Initially she was sentenced to seven years for using an unregistered motorbike. But was later handed down a further 20-year sentence for uploading data to the internet that was "damaging to the security of the military regime".
Media reports say she was not represented by a lawyer. She began a hunger strike soon after and was taken to hospital.
She was released on 13 January 2012, along with four other detained DVB journalists.
Zarganar, whose name translates as "tweezers", is one of Burma's most famous satirists and actors and a vocal critic of the military government. He has in recent years become a high-profile activist and relief worker in the country. In September 2006, he was banned from performing or taking part in any entertainment-related work.
In 2008, he was arrested along with more than 20 prominent activists and journalists for talking to foreign media about the ruling generals' response to the humanitarian relief effort following Cyclone Nargis.
The storm hit Burma's southern Irrawaddy delta in May 2008, claiming at least 140,000 lives and affecting 2.4 million others. Ignoring protests from foreign governments and aid agencies, the junta refused widespread access to the area for weeks.
Zarganar was sentenced to 59 years in prison for "public order offences". This was later reduced to 35 years.
He was released from prison as part of a general amnesty on 12 October 2011.
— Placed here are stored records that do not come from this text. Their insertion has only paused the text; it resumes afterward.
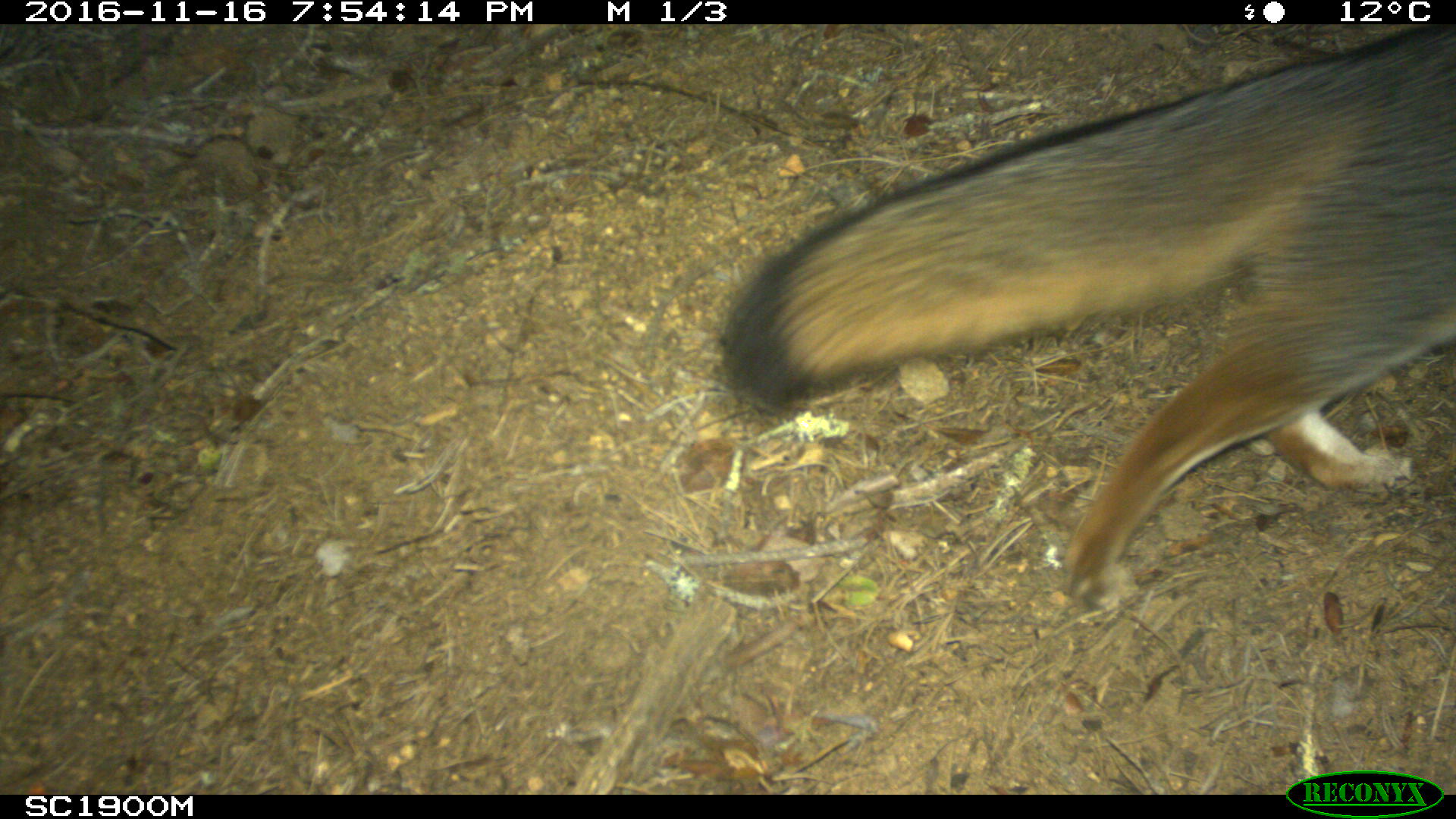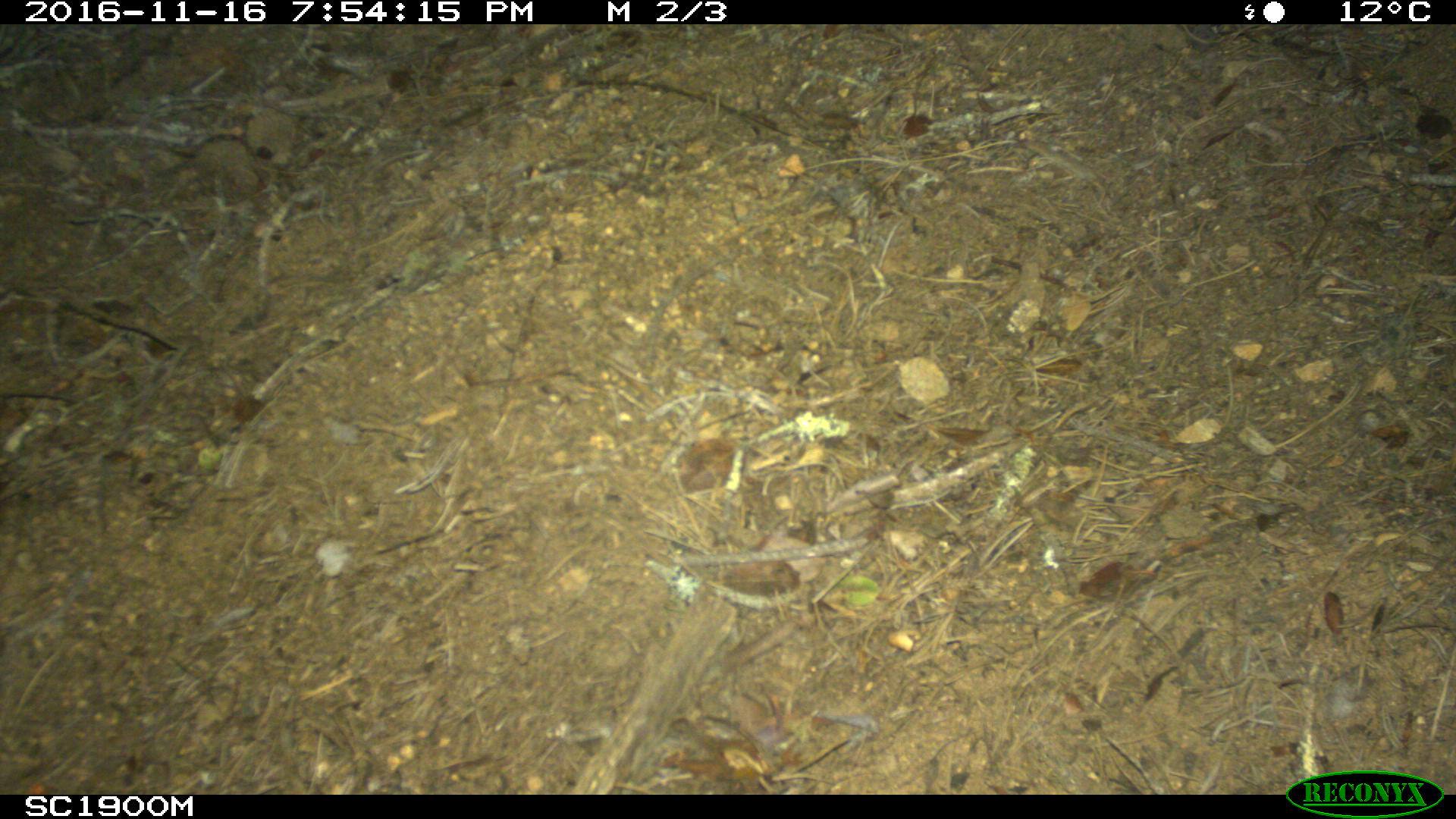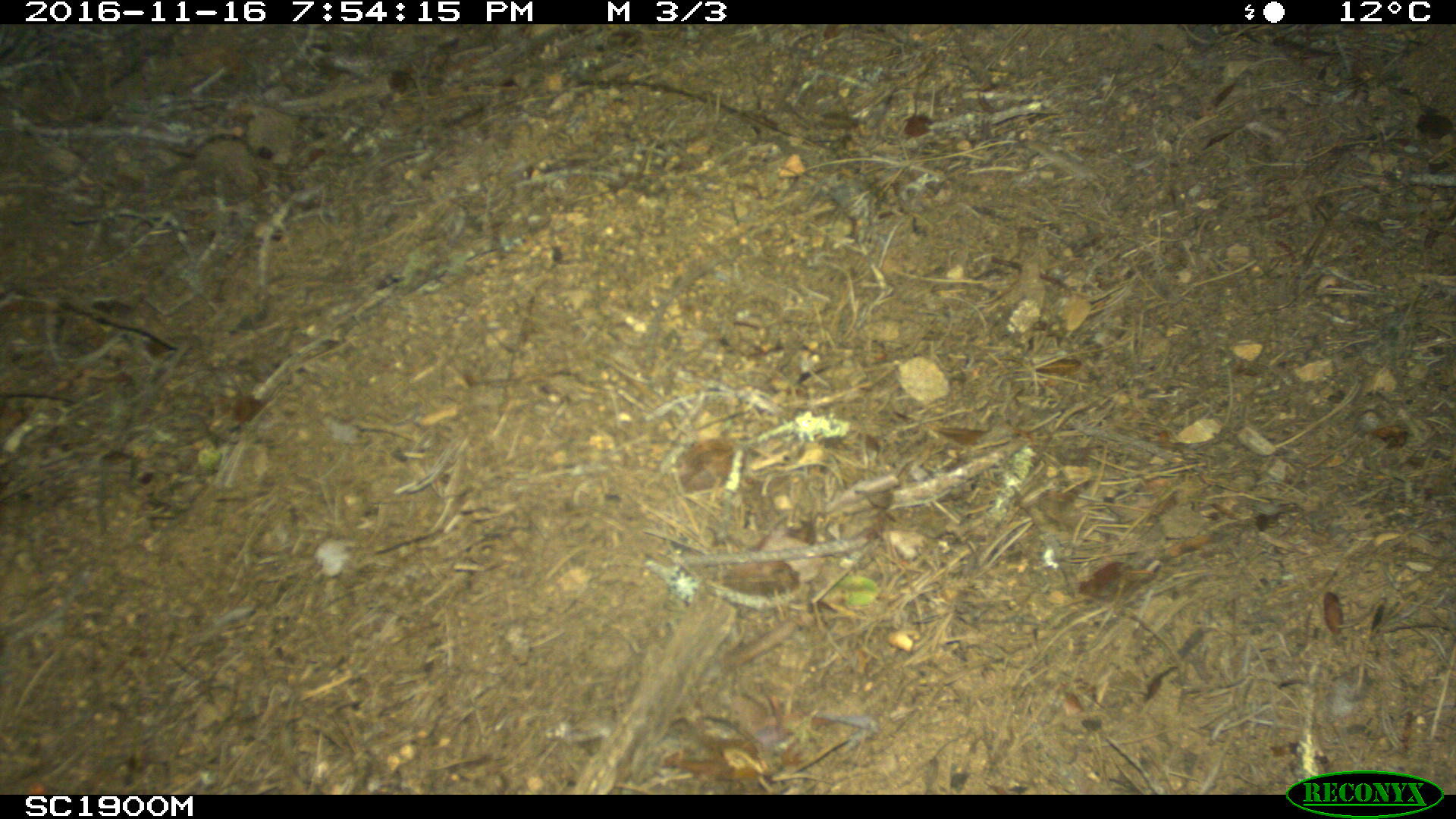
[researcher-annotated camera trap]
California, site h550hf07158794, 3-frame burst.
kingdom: Animalia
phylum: Chordata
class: Mammalia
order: Carnivora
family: Canidae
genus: Urocyon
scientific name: Urocyon littoralis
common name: island fox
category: fox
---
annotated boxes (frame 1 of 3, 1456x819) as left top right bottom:
fox: 714 17 1452 623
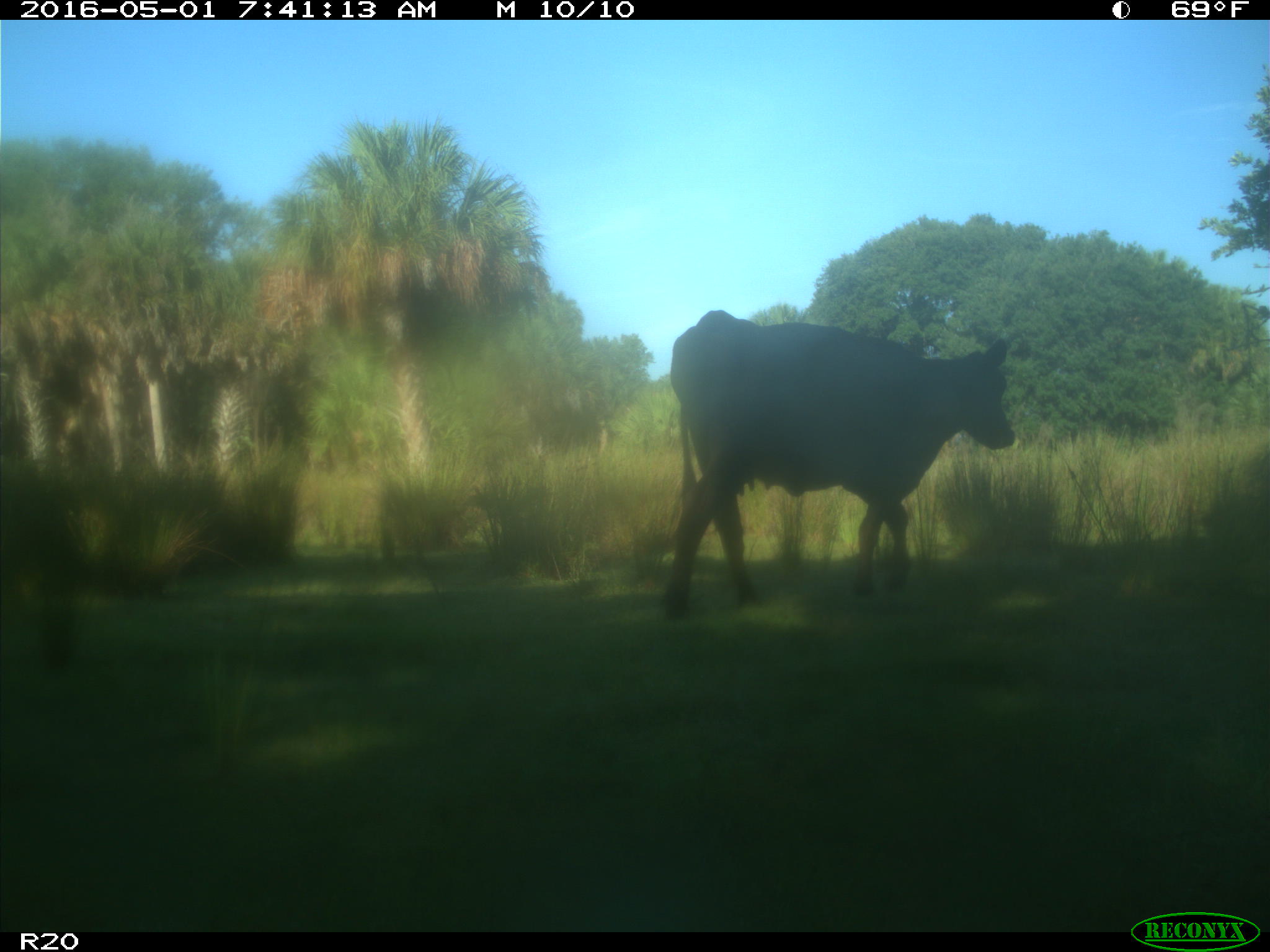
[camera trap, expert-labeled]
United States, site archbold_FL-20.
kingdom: Animalia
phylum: Chordata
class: Mammalia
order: Artiodactyla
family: Bovidae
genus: Bos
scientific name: Bos taurus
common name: domestic cow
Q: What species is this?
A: Bos taurus (domestic cow).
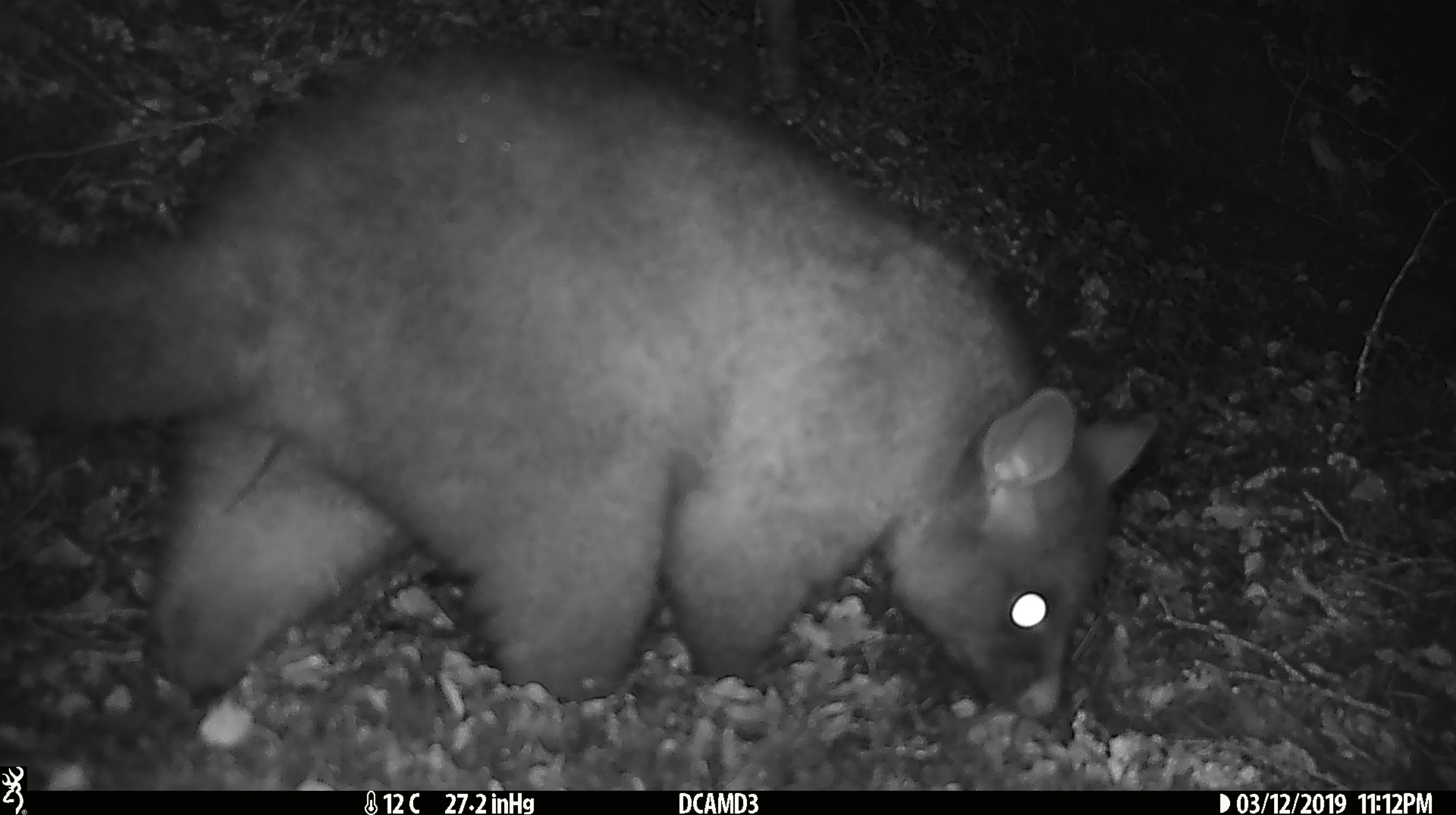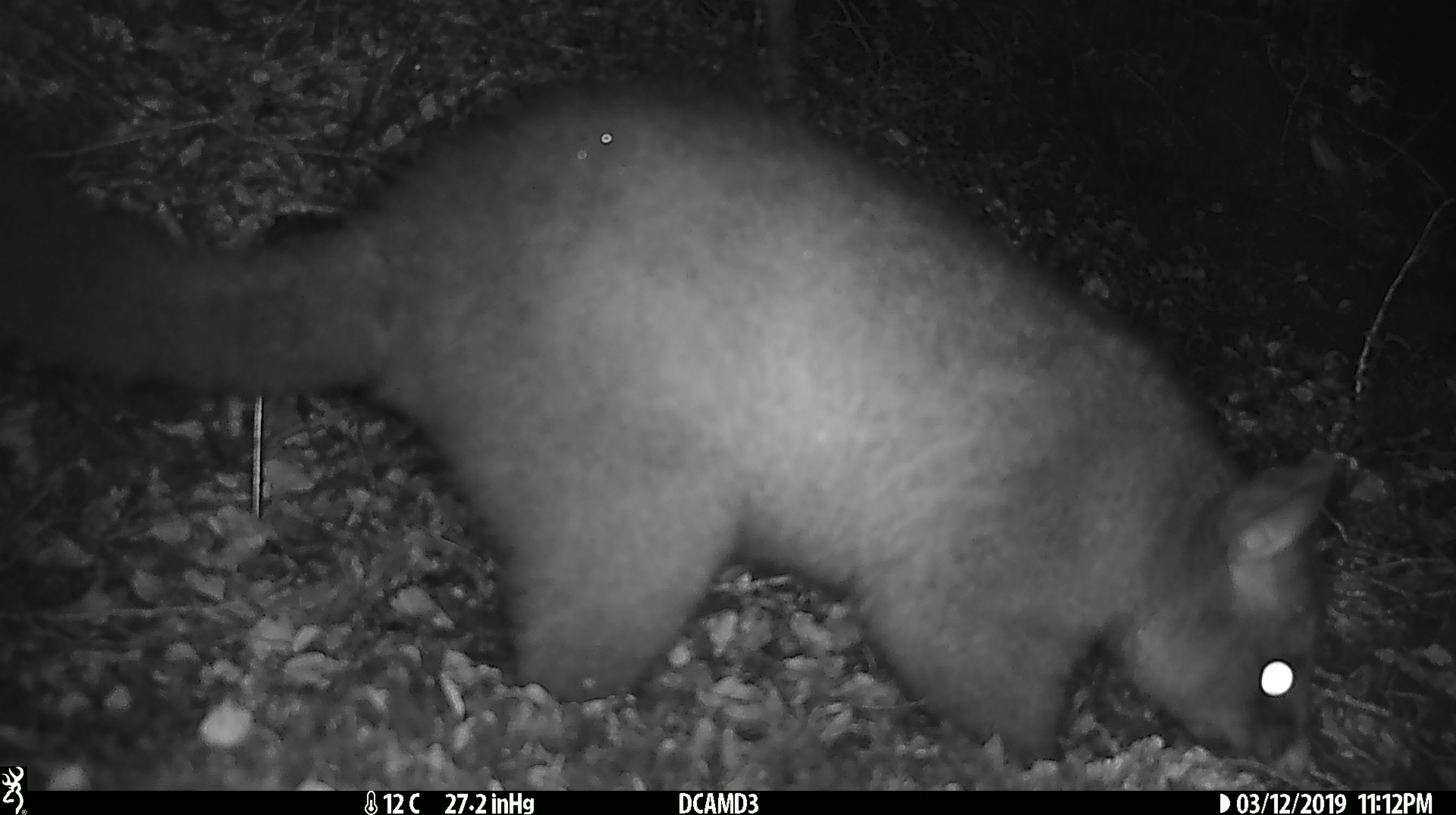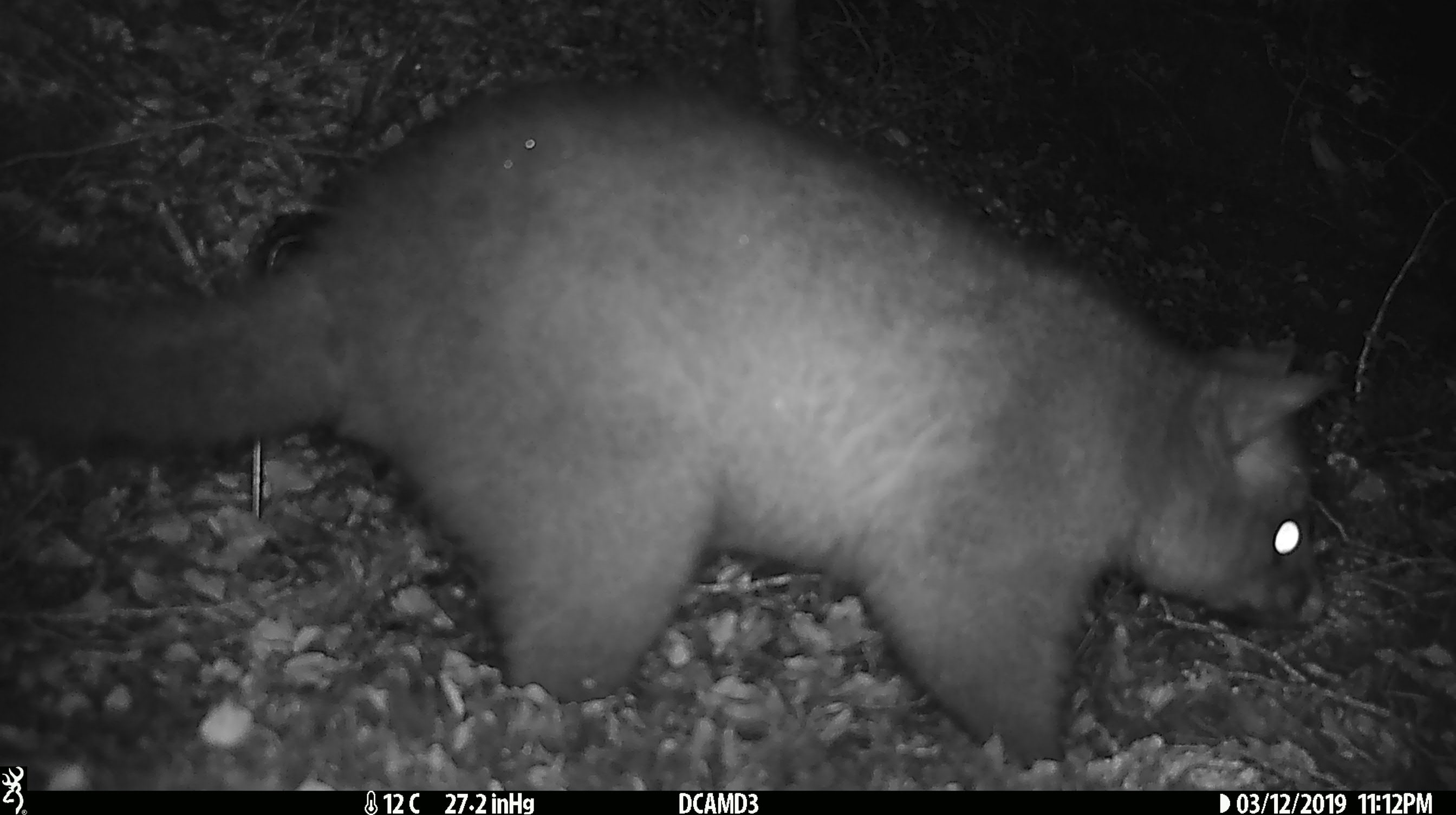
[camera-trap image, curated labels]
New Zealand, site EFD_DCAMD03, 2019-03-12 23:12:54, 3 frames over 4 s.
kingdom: Animalia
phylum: Chordata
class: Mammalia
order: Diprotodontia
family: Phalangeridae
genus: Trichosurus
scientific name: Trichosurus vulpecula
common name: common brushtail possum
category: possum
Possum (common brushtail possum) (Trichosurus vulpecula).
According to a January 2011 report by the Assistance Association for Political Prisoners (Burma), there were at least 408 members of the National League for Democracy behind bars. The NLD won elections in 1990 but was never allowed to take power.
NLD leader Aung San Suu Kyi spent 15 of the past 21 years in some form of detention before her release in November 2010. Her close aide and fellow NLD founder Win Tin was released in 2008 after serving 19 years in prison for agitating against the junta and distributing political materials.
The NLD's deputy leader, Tin Oo, was jailed for three years in the early 1990s and then again put under house arrest in 2003 after a government-backed mob attacked a convoy he and Aung San Suu Kyi were travelling in. He was freed in February 2010.
It is not clear how many NLD members remain in prison and how many have been freed.